* [What the exercise asks] Leave out the pictures and repeat the entries below verbatim.

#### Extracted material

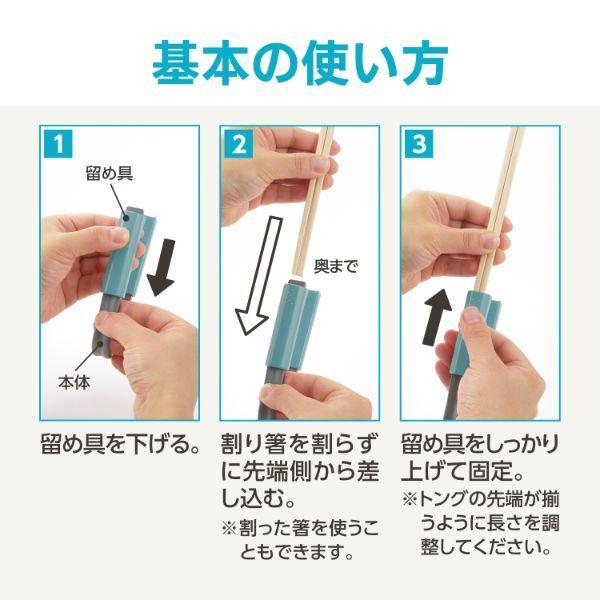 基本の使い方

1

留め具

本体

留め具を下げる。

2

奥まで

割り箸を割らずに先端側から差し込む。

※割った箸を使うこともできます。

3

留め具をしっかり上げて固定。

※トングの先端が揃うように長さを調整してください。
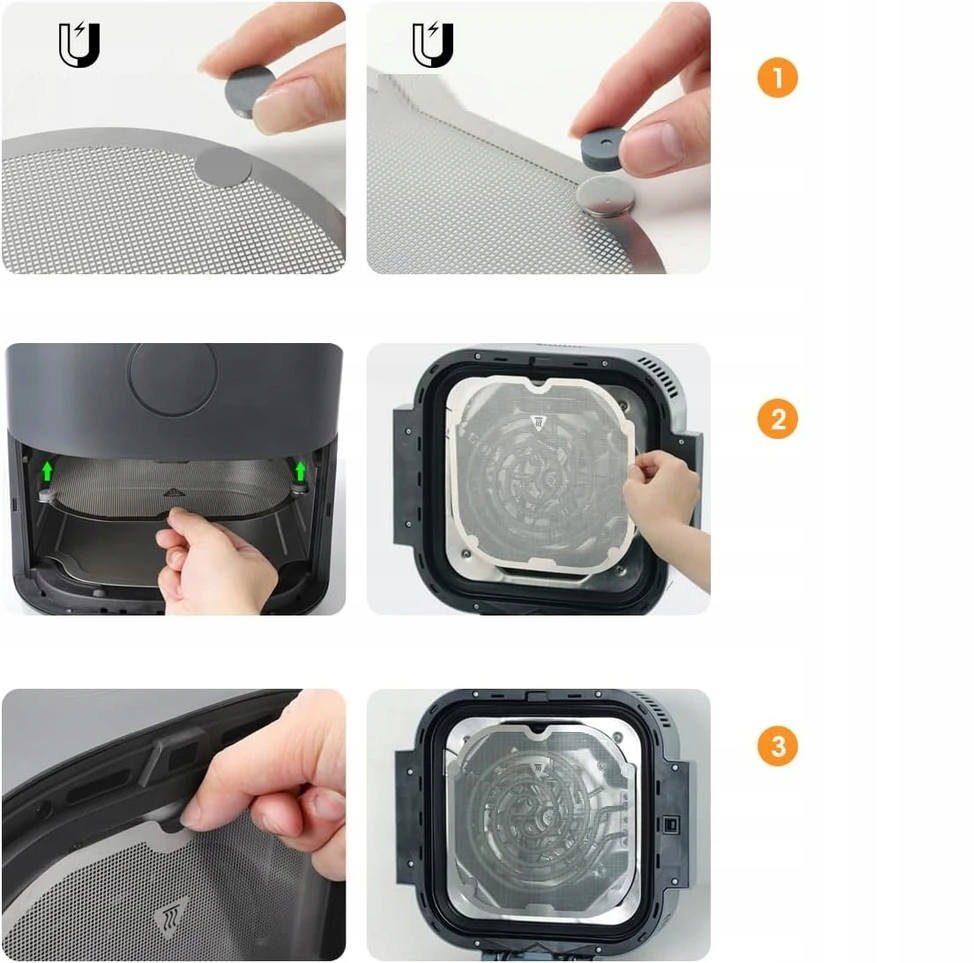 1

2

3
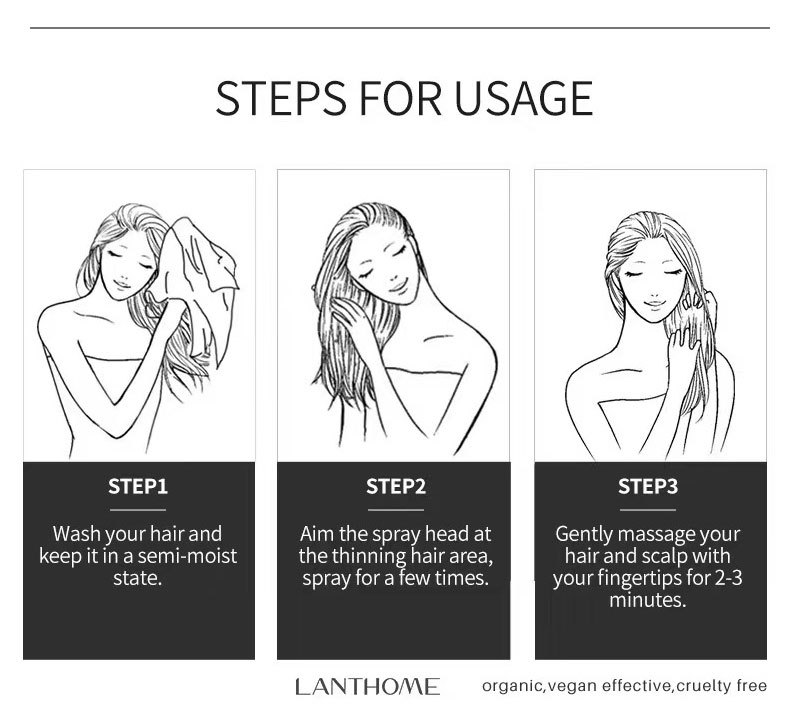 STEPS FOR USAGE

STEP1

Wash your hair and keep it in a semi-moist state.

STEP2

Aim the spray head at the thinning hair area, spray for a few times.

STEP3

Gently massage your hair and scalp with your fingertips for 2-3 minutes.

LANTHOME

organic,vegan effective,cruelty free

########

* [Result below]
 基本の使い方

1

留め具

本体

留め具を下げる。

2

奥まで

割り箸を割らずに先端側から差し込む。

※割った箸を使うこともできます。

3

留め具をしっかり上げて固定。

※トングの先端が揃うように長さを調整してください。
 1

2

3
 STEPS FOR USAGE

STEP1

Wash your hair and keep it in a semi-moist state.

STEP2

Aim the spray head at the thinning hair area, spray for a few times.

STEP3

Gently massage your hair and scalp with your fingertips for 2-3 minutes.

LANTHOME

organic,vegan effective,cruelty free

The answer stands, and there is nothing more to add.